And executives at the Islandia, N.Y.-based firm stood by their previous profit forecast for the current fiscal year.

After the close of trading, Computer Associates said its net loss for the quarter ended March 31 was $410 million, or 71 cents per share. That compares with a profit of $392 million, or 72 cents per share during the same quarter a year earlier.

At $733 million, Computer Associates' net revenue for the quarter was less than half the $1.9 billion it logged during the year-ago quarter.

However, on a "pro forma pro rata" basis, which executives highlighted as a truer representation of the company's performance, Computer Associates said its fourth-quarter profit was $274 million, or 47 cents per share, compared with $207 million, or 34 cents per share during the same quarter a year ago.

Computer Associates is the world's No. 3 independent software company, behind Oracle and Microsoft. The company is the leading supplier of mainframe utility software. Its flagship "Unicenter" software, which contributes about 25 percent of the company's total sales, gives customers centralized control over their software, hardware and network infrastructure.

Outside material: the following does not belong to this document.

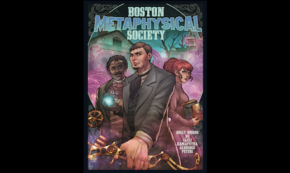 Steampunk! Tesla! Ghosts! Comics! It's Boston Metaphysical Society!
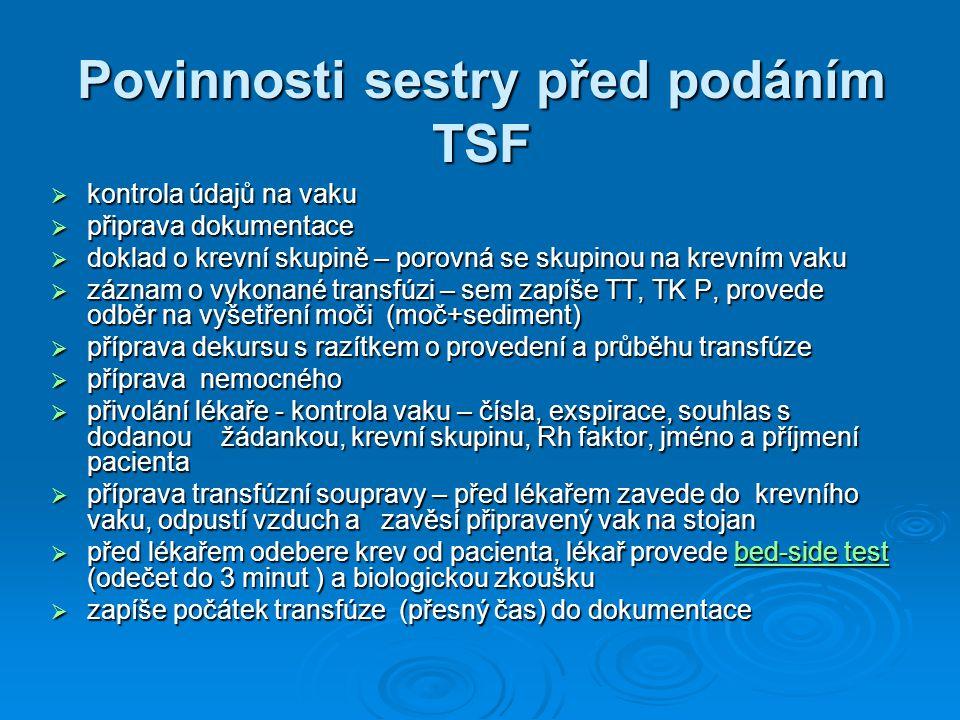 Povinnosti sestry před podáním TSF  kontrola údajů na vaku  připrava dokumentace  doklad o krevní skupině – porovná se skupinou na krevním vaku  z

On April 16, Computer Associates raised its pro forma earnings target for the quarter, saying it expected to report 47 cents per share. Prior to that, analysts generally had expected the company to earn 43 cents per share in the fourth quarter, according to a survey conducted by earnings tracker First Call.

Shares of Computer Associates (CA: Research, Estimates)  rose $1.54 to $32.56 on the New York Stock Exchange ahead of the earnings news. They rose 69 cents to $33.35 in extended-hours trade.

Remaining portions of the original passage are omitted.